Faculty of the Microbiome Initiative are involved in several graduate programs, and teach courses relevant to the Microbiome Initiative mission. See below a sample of recent courses.

GRS BI 594: Topics in Biology: Quantitative Microbiology

Instructor: Prof. Joe Larkin

This course covers mathematical models used to describe bacterial behaviors and phenomena including growth, multispecies interactions, motility, and cell differentiation. Includes an introduction to python (no programming experience needed). Techniques/approaches learned are applicable to any area of the life sciences.

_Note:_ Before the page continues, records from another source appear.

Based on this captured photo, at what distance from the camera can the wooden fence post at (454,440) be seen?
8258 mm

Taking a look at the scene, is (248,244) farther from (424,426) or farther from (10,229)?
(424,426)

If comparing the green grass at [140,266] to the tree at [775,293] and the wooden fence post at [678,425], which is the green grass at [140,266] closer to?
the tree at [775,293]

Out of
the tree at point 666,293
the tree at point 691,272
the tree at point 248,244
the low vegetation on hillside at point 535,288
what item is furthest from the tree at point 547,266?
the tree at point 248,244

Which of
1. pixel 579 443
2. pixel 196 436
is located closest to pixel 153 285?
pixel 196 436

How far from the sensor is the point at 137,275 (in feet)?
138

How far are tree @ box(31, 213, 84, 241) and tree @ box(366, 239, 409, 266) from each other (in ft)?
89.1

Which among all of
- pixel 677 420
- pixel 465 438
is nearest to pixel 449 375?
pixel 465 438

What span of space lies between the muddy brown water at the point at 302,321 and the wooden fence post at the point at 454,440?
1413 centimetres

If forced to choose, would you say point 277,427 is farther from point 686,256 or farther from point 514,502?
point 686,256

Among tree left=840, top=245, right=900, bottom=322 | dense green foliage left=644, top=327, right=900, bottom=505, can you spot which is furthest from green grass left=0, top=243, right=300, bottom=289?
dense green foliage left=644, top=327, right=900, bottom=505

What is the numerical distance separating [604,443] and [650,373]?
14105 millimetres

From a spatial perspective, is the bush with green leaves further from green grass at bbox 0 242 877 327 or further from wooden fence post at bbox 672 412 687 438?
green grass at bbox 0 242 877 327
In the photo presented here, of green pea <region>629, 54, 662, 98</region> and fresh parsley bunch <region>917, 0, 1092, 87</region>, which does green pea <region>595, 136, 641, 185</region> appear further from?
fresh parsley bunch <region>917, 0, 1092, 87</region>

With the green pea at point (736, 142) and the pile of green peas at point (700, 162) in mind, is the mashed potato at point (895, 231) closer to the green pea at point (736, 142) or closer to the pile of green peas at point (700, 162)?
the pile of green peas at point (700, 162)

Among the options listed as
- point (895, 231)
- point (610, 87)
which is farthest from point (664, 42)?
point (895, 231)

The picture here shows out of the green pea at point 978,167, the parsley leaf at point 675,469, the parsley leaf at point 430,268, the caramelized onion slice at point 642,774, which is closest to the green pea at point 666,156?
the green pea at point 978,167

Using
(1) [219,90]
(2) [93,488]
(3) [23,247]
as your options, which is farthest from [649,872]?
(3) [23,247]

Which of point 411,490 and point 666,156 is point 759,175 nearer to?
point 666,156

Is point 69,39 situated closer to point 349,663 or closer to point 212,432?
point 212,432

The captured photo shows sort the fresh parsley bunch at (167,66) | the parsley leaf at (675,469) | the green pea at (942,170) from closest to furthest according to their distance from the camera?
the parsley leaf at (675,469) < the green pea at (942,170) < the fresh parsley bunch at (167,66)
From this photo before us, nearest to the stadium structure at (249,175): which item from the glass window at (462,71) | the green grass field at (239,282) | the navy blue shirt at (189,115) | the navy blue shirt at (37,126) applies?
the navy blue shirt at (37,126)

CAS BI 411/GRS 611: Microbiome: Our Intimate Relationship with Microorganisms

Instructor: Prof. Horatio Frydman

The microbial community - referred to as "microbiome" - that colonizes our body plays an important role in our health. Topics include (1) the human microbiome; and (2) fundamental aspects of the interactions between animals and the microorganisms that reside on them. Three hours lecture; one hour discussion.

Seeing is Believing: Exploring Marine Microbes through Fluorescence In Situ Hybridization Microscopy

Instructor: Prof Jeffrey Marlow

Microorganisms are the most abundant form of life in the ocean. From the sun-drenched surface waters to the dark abyssal plains, microbes play essential roles in recycling nutrients, supporting higher trophic levels, and absorbing climate and environmental changes. In recent years, scientists have discovered a stunning array of new microbial life thanks to rapidly advancing DNA sequencing technology. However, high-throughput sequencing often lacks quantitative replicability, and by sacrificing spatial arrangements, key symbioses or other microbial interactions are easily missed. Fluorescence in situ hybridization (FISH) is a critical tool in any microbiologist’s repertoire that uses sequencing as a springboard to develop a deeper sense of specific species’ roles in an ecosystem. The technique introduces fluorescent oligonucleotide probes that bind with target organisms and can be seen under the microscope. By visualizing distinct lineages with strategically designed fluorescent probes, a more quantitative understanding of abundance and potential inter-species relationships is possible. This project-based course will introduce upper-level undergraduate and graduate students to a range of FISH techniques and the research questions they can address, unfolding key topics of molecular biology, microbial ecology, and microscopy in the process. By focusing on microorganisms found in local salt marsh sediments, students will contribute new primary data to a marine ecosystem on the front lines of climate change.

ENG BF 571-A1: Dynamics and Evolution of Biological Networks

Instructor: Prof. Daniel Segrè

The course focuses on mathematical models for exploring the organization, dynamics, and evolution of biochemical and genetic networks. Topics include: introductions to metabolic and genetic networks, deterministic and stochastic kinetics of biochemical pathways; genome-scale models of metabolic reaction fluxes; models of regulatory networks; modular architecture of biological networks.

CAS BI 413 Microbial Ecology

Microbes (bacteria, archaea, and fungi) are the most diverse, abundant living organisms and microbial communities are key contributors to ecosystems. Topics include microbial cell structure and physiology, microbe-microbe interactions including biofilm formation and quorum sensing, and microbe-environment interactions.